### TASK
Leave the pictures out, and transcribe the material below exactly from the line with "Opinión trasera la" to the line with "靴とサンダルをキャリーケースに収納しようとする女性の写真", both lines included.

### EXERCISE INPUT

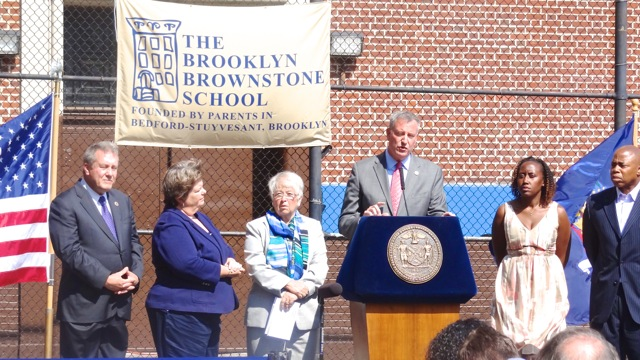 (l to r) New York City Council Chair Daniel Dromm, New York State Assembly Chair of the Education Committee Cathy Nolan, NYC Schools Chancellor Carmen Farina, Mayor Bill de Blasio, Brooklyn Brownstone School Principal Nakia Haskins and Brooklyn Borough President Eric Adams at the Mayor's press conference announcing student gains on 2014 test scores
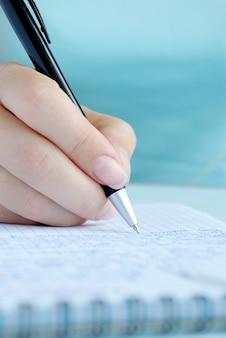 Hand van de vrouw het schrijven van vermeldingen in een notitieblok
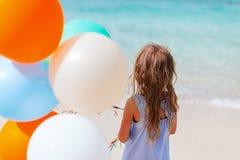 Opinión trasera la niña con los globos en la playa Imagen de archivo libre de regalías
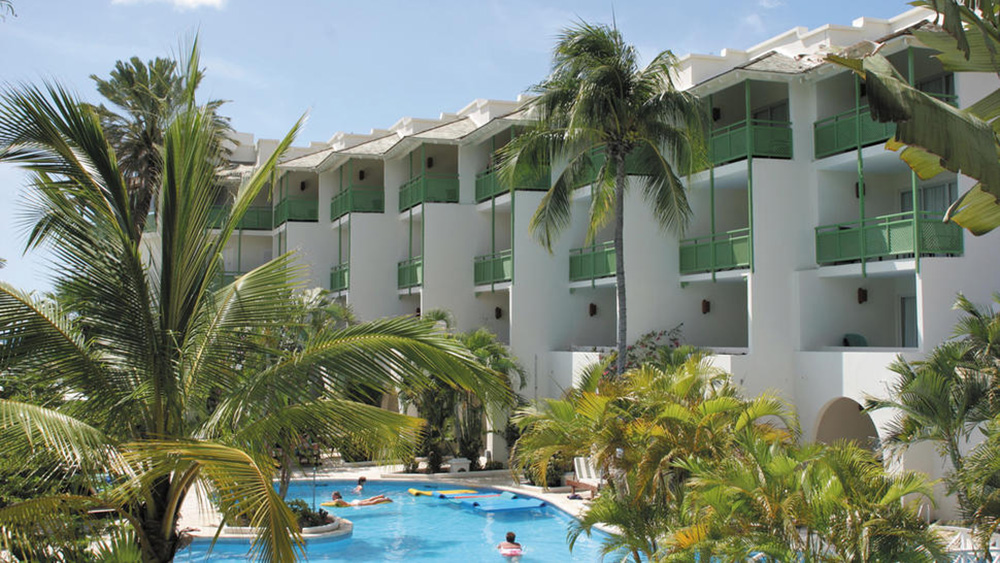 View of the pool and hotel exterior at Mango Bay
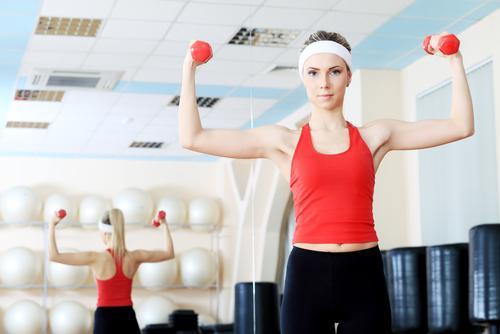 Vrouw doet oefeningen met dumbbells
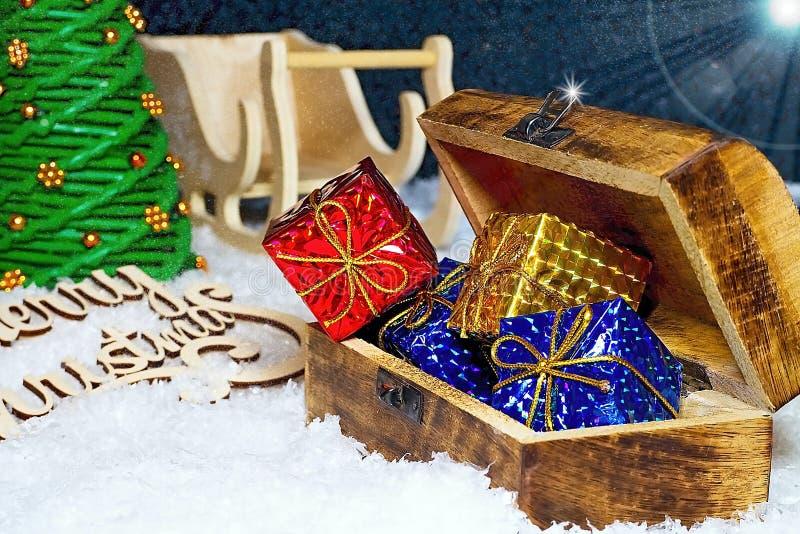 Julhälsningar för jultid Snöflingor som mycket täckas med aftonhimmel med den Santa Claus släden, julgranen och bröstkorgen royaltyfri bild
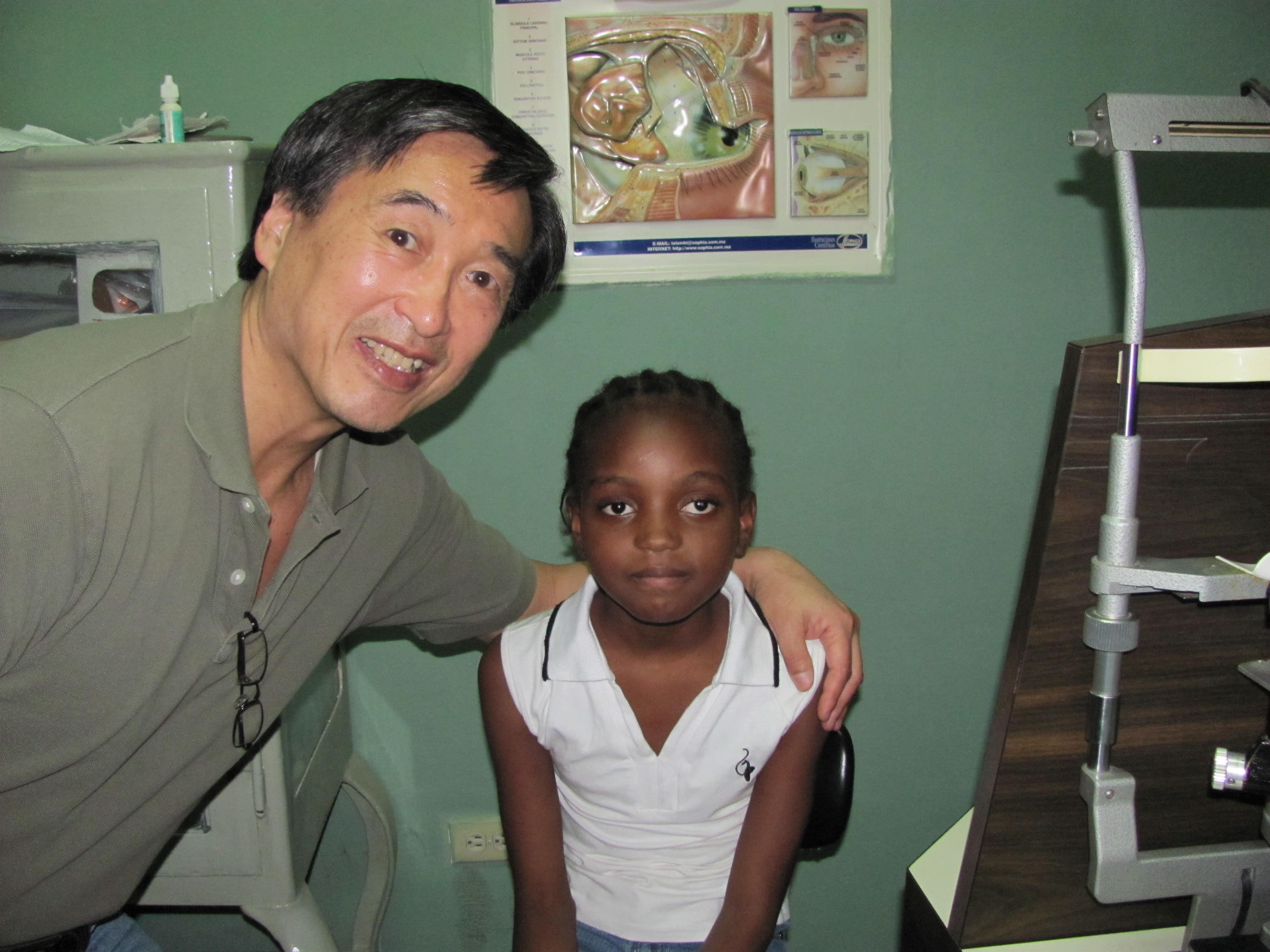 Dr. Soong with a patient in Haiti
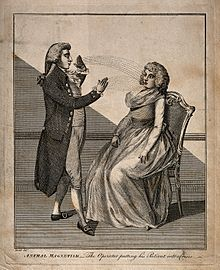 220px A man hypnotising a woman using the animal magnetism method. Wellcome V0016620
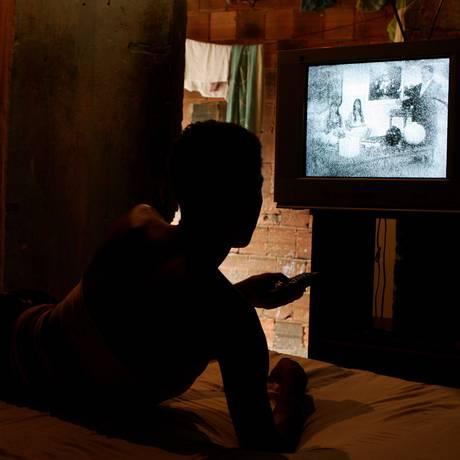 Homem assiste à TV em comunidade no Rio Foto: Gustavo Stephan / Agência O Globo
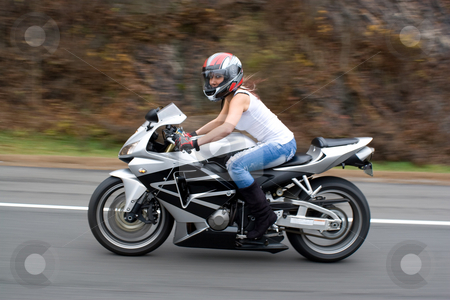 Blonde Biker Girl stock photo, A pretty blonde girl in action driving a motorcycle at highway speeds. by Todd Arena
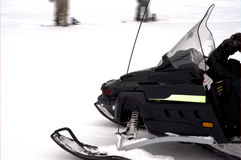 Black Snowmobile. A black snowmobile speeding across open snow Royalty Free Stock Photos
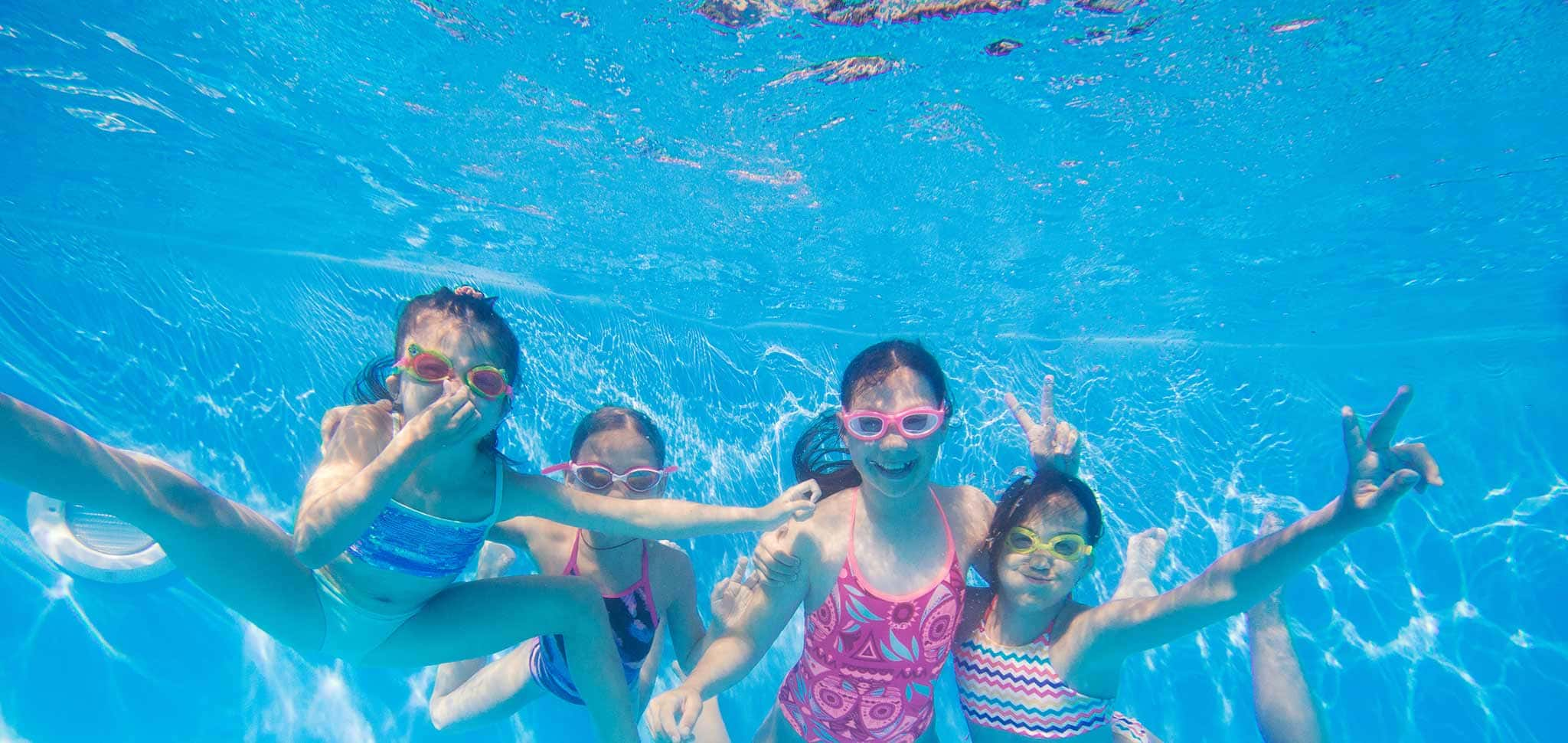 A group of children playing underwater in a swimming pool
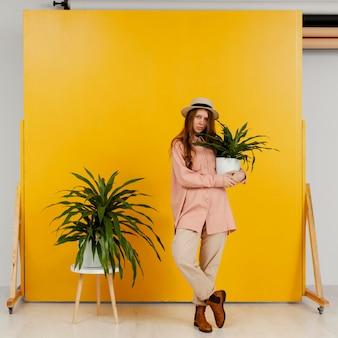 Mujer elegante posando con macetas de plantas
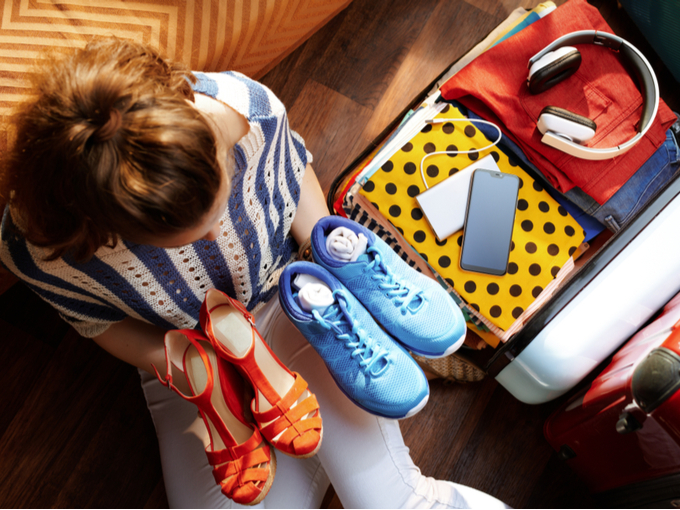 靴とサンダルをキャリーケースに収納しようとする女性の写真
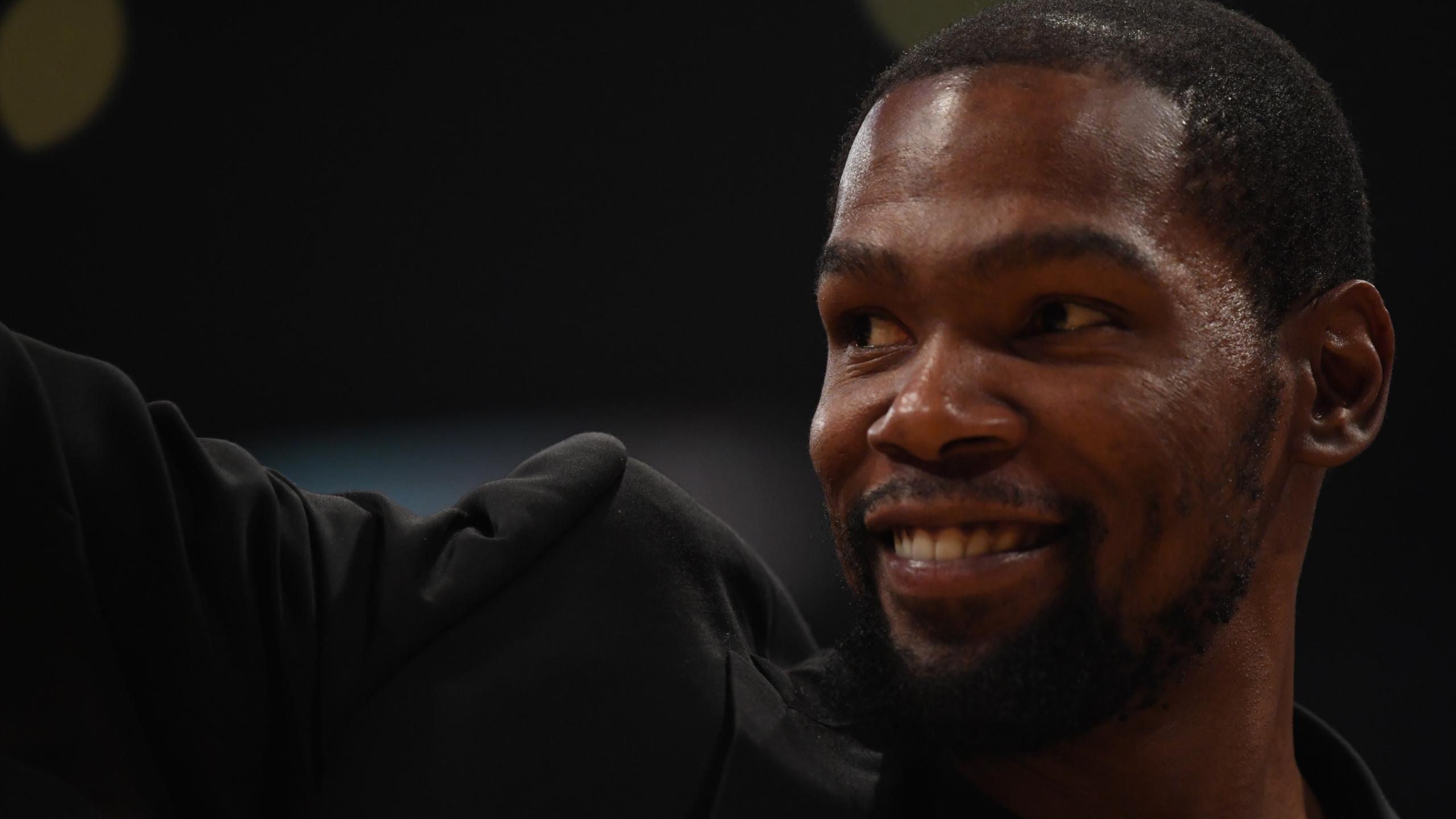 Kevin Durant of the Brooklyn Nets, sidelined by injury, smiles during a game against the Los Angeles Lakers at Staples Center on March 10, 2020. (Credit: Harry How / Getty Images)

### ANSWER AREA
 Opinión trasera la niña con los globos en la playa Imagen de archivo libre de regalías
 View of the pool and hotel exterior at Mango Bay
 Vrouw doet oefeningen met dumbbells
 Julhälsningar för jultid Snöflingor som mycket täckas med aftonhimmel med den Santa Claus släden, julgranen och bröstkorgen royaltyfri bild
 Dr. Soong with a patient in Haiti
 220px A man hypnotising a woman using the animal magnetism method. Wellcome V0016620
 Homem assiste à TV em comunidade no Rio Foto: Gustavo Stephan / Agência O Globo
 Blonde Biker Girl stock photo, A pretty blonde girl in action driving a motorcycle at highway speeds. by Todd Arena
 Black Snowmobile. A black snowmobile speeding across open snow Royalty Free Stock Photos
 A group of children playing underwater in a swimming pool
 Mujer elegante posando con macetas de plantas
 靴とサンダルをキャリーケースに収納しようとする女性の写真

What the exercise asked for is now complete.